▶ [Exercise prompt]: Each record below should be written out again exactly.

▶ [Listed records]:
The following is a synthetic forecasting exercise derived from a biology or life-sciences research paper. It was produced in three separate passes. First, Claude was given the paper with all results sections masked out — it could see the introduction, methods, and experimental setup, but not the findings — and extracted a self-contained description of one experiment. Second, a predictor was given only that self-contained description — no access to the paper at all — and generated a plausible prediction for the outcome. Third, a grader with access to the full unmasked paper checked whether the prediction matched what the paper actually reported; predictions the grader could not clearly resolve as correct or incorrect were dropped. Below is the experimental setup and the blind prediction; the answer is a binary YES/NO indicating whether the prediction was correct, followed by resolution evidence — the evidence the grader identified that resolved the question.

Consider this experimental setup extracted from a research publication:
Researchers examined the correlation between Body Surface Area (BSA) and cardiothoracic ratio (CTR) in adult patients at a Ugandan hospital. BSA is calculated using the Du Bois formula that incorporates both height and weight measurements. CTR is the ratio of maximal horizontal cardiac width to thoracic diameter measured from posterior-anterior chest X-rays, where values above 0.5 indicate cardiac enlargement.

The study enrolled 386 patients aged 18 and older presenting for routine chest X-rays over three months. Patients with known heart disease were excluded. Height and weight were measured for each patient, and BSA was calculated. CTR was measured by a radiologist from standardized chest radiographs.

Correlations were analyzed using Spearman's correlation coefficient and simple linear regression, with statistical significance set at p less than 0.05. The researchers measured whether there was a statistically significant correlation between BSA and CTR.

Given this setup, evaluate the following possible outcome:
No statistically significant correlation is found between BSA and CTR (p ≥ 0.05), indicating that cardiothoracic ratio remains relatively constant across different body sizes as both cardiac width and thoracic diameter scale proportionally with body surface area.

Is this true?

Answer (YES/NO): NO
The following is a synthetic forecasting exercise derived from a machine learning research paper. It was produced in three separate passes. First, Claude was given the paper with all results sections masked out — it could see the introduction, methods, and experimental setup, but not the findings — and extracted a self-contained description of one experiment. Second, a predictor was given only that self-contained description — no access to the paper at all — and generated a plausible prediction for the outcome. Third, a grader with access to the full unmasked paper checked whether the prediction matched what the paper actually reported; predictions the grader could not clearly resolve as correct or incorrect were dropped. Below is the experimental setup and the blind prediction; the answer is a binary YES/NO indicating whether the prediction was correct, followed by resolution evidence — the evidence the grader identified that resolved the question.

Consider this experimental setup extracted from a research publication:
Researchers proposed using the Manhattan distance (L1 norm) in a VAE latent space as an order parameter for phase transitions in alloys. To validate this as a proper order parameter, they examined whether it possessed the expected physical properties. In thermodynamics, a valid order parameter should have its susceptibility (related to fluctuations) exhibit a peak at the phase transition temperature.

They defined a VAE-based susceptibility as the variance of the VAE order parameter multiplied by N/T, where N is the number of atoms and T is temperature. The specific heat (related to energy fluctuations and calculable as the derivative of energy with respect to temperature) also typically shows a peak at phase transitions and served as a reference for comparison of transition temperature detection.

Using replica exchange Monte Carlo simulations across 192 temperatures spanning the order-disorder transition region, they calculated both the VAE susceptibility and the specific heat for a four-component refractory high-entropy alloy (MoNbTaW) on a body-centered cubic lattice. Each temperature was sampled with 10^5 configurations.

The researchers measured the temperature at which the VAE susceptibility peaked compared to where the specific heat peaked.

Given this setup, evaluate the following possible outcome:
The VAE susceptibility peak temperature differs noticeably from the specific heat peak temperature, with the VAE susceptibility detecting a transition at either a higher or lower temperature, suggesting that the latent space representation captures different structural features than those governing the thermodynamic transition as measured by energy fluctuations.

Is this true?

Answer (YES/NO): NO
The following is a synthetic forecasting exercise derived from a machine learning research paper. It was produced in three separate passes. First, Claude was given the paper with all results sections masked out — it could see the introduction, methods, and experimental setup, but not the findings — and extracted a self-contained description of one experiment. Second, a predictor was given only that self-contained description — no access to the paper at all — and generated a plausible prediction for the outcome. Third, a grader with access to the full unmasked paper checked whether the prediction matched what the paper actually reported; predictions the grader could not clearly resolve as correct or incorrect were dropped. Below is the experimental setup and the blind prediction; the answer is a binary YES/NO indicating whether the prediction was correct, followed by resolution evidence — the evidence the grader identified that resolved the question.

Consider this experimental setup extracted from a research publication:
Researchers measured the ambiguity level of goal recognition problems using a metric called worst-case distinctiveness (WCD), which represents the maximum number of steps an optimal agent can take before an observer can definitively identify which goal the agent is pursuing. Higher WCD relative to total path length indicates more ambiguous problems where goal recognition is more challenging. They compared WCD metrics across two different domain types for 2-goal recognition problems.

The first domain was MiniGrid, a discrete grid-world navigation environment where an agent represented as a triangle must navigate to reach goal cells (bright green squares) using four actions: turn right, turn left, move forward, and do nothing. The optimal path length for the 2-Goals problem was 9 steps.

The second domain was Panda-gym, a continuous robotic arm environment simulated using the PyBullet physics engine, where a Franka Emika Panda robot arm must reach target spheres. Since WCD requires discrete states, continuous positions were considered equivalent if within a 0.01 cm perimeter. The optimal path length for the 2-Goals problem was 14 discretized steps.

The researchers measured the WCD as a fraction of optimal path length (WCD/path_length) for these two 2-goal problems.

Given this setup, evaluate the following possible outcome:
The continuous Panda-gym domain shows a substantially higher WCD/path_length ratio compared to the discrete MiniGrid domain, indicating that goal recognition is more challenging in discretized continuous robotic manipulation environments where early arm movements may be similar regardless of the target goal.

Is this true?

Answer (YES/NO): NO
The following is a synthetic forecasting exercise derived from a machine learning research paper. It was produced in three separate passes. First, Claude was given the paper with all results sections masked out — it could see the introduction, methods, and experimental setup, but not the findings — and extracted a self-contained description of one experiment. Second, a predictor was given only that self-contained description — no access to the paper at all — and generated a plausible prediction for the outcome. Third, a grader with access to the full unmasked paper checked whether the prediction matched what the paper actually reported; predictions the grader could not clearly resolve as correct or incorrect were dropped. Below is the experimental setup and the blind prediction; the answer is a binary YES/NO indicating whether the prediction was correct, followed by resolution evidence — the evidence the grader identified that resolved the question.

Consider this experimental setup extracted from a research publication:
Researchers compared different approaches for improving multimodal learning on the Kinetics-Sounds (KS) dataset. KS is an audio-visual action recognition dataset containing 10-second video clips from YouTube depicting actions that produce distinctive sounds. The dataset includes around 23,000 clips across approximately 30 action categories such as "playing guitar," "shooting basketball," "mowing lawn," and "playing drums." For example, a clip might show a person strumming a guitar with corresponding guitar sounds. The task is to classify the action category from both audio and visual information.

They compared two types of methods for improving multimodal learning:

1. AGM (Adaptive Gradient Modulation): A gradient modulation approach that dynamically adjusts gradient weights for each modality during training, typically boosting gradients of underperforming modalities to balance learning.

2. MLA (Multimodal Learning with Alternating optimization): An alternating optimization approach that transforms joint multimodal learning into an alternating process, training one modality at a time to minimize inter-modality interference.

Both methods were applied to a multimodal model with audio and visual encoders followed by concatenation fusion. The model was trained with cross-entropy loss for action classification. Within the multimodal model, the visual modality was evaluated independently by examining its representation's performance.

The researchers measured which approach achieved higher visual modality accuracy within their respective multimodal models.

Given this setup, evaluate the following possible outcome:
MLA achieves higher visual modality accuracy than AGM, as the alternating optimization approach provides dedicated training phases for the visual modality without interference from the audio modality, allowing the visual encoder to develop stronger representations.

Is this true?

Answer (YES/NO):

▶ [The answer]:
The following is a synthetic forecasting exercise derived from a biology or life-sciences research paper. It was produced in three separate passes. First, Claude was given the paper with all results sections masked out — it could see the introduction, methods, and experimental setup, but not the findings — and extracted a self-contained description of one experiment. Second, a predictor was given only that self-contained description — no access to the paper at all — and generated a plausible prediction for the outcome. Third, a grader with access to the full unmasked paper checked whether the prediction matched what the paper actually reported; predictions the grader could not clearly resolve as correct or incorrect were dropped. Below is the experimental setup and the blind prediction; the answer is a binary YES/NO indicating whether the prediction was correct, followed by resolution evidence — the evidence the grader identified that resolved the question.

Consider this experimental setup extracted from a research publication:
Researchers examined the correlation between Body Surface Area (BSA) and cardiothoracic ratio (CTR) in adult patients at a Ugandan hospital. BSA is calculated using the Du Bois formula that incorporates both height and weight measurements. CTR is the ratio of maximal horizontal cardiac width to thoracic diameter measured from posterior-anterior chest X-rays, where values above 0.5 indicate cardiac enlargement.

The study enrolled 386 patients aged 18 and older presenting for routine chest X-rays over three months. Patients with known heart disease were excluded. Height and weight were measured for each patient, and BSA was calculated. CTR was measured by a radiologist from standardized chest radiographs.

Correlations were analyzed using Spearman's correlation coefficient and simple linear regression, with statistical significance set at p less than 0.05. The researchers measured whether there was a statistically significant correlation between BSA and CTR.

Given this setup, evaluate the following possible outcome:
No statistically significant correlation is found between BSA and CTR (p ≥ 0.05), indicating that cardiothoracic ratio remains relatively constant across different body sizes as both cardiac width and thoracic diameter scale proportionally with body surface area.

Is this true?

Answer (YES/NO): NO
The following is a synthetic forecasting exercise derived from a machine learning research paper. It was produced in three separate passes. First, Claude was given the paper with all results sections masked out — it could see the introduction, methods, and experimental setup, but not the findings — and extracted a self-contained description of one experiment. Second, a predictor was given only that self-contained description — no access to the paper at all — and generated a plausible prediction for the outcome. Third, a grader with access to the full unmasked paper checked whether the prediction matched what the paper actually reported; predictions the grader could not clearly resolve as correct or incorrect were dropped. Below is the experimental setup and the blind prediction; the answer is a binary YES/NO indicating whether the prediction was correct, followed by resolution evidence — the evidence the grader identified that resolved the question.

Consider this experimental setup extracted from a research publication:
Researchers proposed using the Manhattan distance (L1 norm) in a VAE latent space as an order parameter for phase transitions in alloys. To validate this as a proper order parameter, they examined whether it possessed the expected physical properties. In thermodynamics, a valid order parameter should have its susceptibility (related to fluctuations) exhibit a peak at the phase transition temperature.

They defined a VAE-based susceptibility as the variance of the VAE order parameter multiplied by N/T, where N is the number of atoms and T is temperature. The specific heat (related to energy fluctuations and calculable as the derivative of energy with respect to temperature) also typically shows a peak at phase transitions and served as a reference for comparison of transition temperature detection.

Using replica exchange Monte Carlo simulations across 192 temperatures spanning the order-disorder transition region, they calculated both the VAE susceptibility and the specific heat for a four-component refractory high-entropy alloy (MoNbTaW) on a body-centered cubic lattice. Each temperature was sampled with 10^5 configurations.

The researchers measured the temperature at which the VAE susceptibility peaked compared to where the specific heat peaked.

Given this setup, evaluate the following possible outcome:
The VAE susceptibility peak temperature differs noticeably from the specific heat peak temperature, with the VAE susceptibility detecting a transition at either a higher or lower temperature, suggesting that the latent space representation captures different structural features than those governing the thermodynamic transition as measured by energy fluctuations.

Is this true?

Answer (YES/NO): NO
The following is a synthetic forecasting exercise derived from a machine learning research paper. It was produced in three separate passes. First, Claude was given the paper with all results sections masked out — it could see the introduction, methods, and experimental setup, but not the findings — and extracted a self-contained description of one experiment. Second, a predictor was given only that self-contained description — no access to the paper at all — and generated a plausible prediction for the outcome. Third, a grader with access to the full unmasked paper checked whether the prediction matched what the paper actually reported; predictions the grader could not clearly resolve as correct or incorrect were dropped. Below is the experimental setup and the blind prediction; the answer is a binary YES/NO indicating whether the prediction was correct, followed by resolution evidence — the evidence the grader identified that resolved the question.

Consider this experimental setup extracted from a research publication:
Researchers measured the ambiguity level of goal recognition problems using a metric called worst-case distinctiveness (WCD), which represents the maximum number of steps an optimal agent can take before an observer can definitively identify which goal the agent is pursuing. Higher WCD relative to total path length indicates more ambiguous problems where goal recognition is more challenging. They compared WCD metrics across two different domain types for 2-goal recognition problems.

The first domain was MiniGrid, a discrete grid-world navigation environment where an agent represented as a triangle must navigate to reach goal cells (bright green squares) using four actions: turn right, turn left, move forward, and do nothing. The optimal path length for the 2-Goals problem was 9 steps.

The second domain was Panda-gym, a continuous robotic arm environment simulated using the PyBullet physics engine, where a Franka Emika Panda robot arm must reach target spheres. Since WCD requires discrete states, continuous positions were considered equivalent if within a 0.01 cm perimeter. The optimal path length for the 2-Goals problem was 14 discretized steps.

The researchers measured the WCD as a fraction of optimal path length (WCD/path_length) for these two 2-goal problems.

Given this setup, evaluate the following possible outcome:
The continuous Panda-gym domain shows a substantially higher WCD/path_length ratio compared to the discrete MiniGrid domain, indicating that goal recognition is more challenging in discretized continuous robotic manipulation environments where early arm movements may be similar regardless of the target goal.

Is this true?

Answer (YES/NO): NO
The following is a synthetic forecasting exercise derived from a machine learning research paper. It was produced in three separate passes. First, Claude was given the paper with all results sections masked out — it could see the introduction, methods, and experimental setup, but not the findings — and extracted a self-contained description of one experiment. Second, a predictor was given only that self-contained description — no access to the paper at all — and generated a plausible prediction for the outcome. Third, a grader with access to the full unmasked paper checked whether the prediction matched what the paper actually reported; predictions the grader could not clearly resolve as correct or incorrect were dropped. Below is the experimental setup and the blind prediction; the answer is a binary YES/NO indicating whether the prediction was correct, followed by resolution evidence — the evidence the grader identified that resolved the question.

Consider this experimental setup extracted from a research publication:
Researchers compared different approaches for improving multimodal learning on the Kinetics-Sounds (KS) dataset. KS is an audio-visual action recognition dataset containing 10-second video clips from YouTube depicting actions that produce distinctive sounds. The dataset includes around 23,000 clips across approximately 30 action categories such as "playing guitar," "shooting basketball," "mowing lawn," and "playing drums." For example, a clip might show a person strumming a guitar with corresponding guitar sounds. The task is to classify the action category from both audio and visual information.

They compared two types of methods for improving multimodal learning:

1. AGM (Adaptive Gradient Modulation): A gradient modulation approach that dynamically adjusts gradient weights for each modality during training, typically boosting gradients of underperforming modalities to balance learning.

2. MLA (Multimodal Learning with Alternating optimization): An alternating optimization approach that transforms joint multimodal learning into an alternating process, training one modality at a time to minimize inter-modality interference.

Both methods were applied to a multimodal model with audio and visual encoders followed by concatenation fusion. The model was trained with cross-entropy loss for action classification. Within the multimodal model, the visual modality was evaluated independently by examining its representation's performance.

The researchers measured which approach achieved higher visual modality accuracy within their respective multimodal models.

Given this setup, evaluate the following possible outcome:
MLA achieves higher visual modality accuracy than AGM, as the alternating optimization approach provides dedicated training phases for the visual modality without interference from the audio modality, allowing the visual encoder to develop stronger representations.

Is this true?

Answer (YES/NO):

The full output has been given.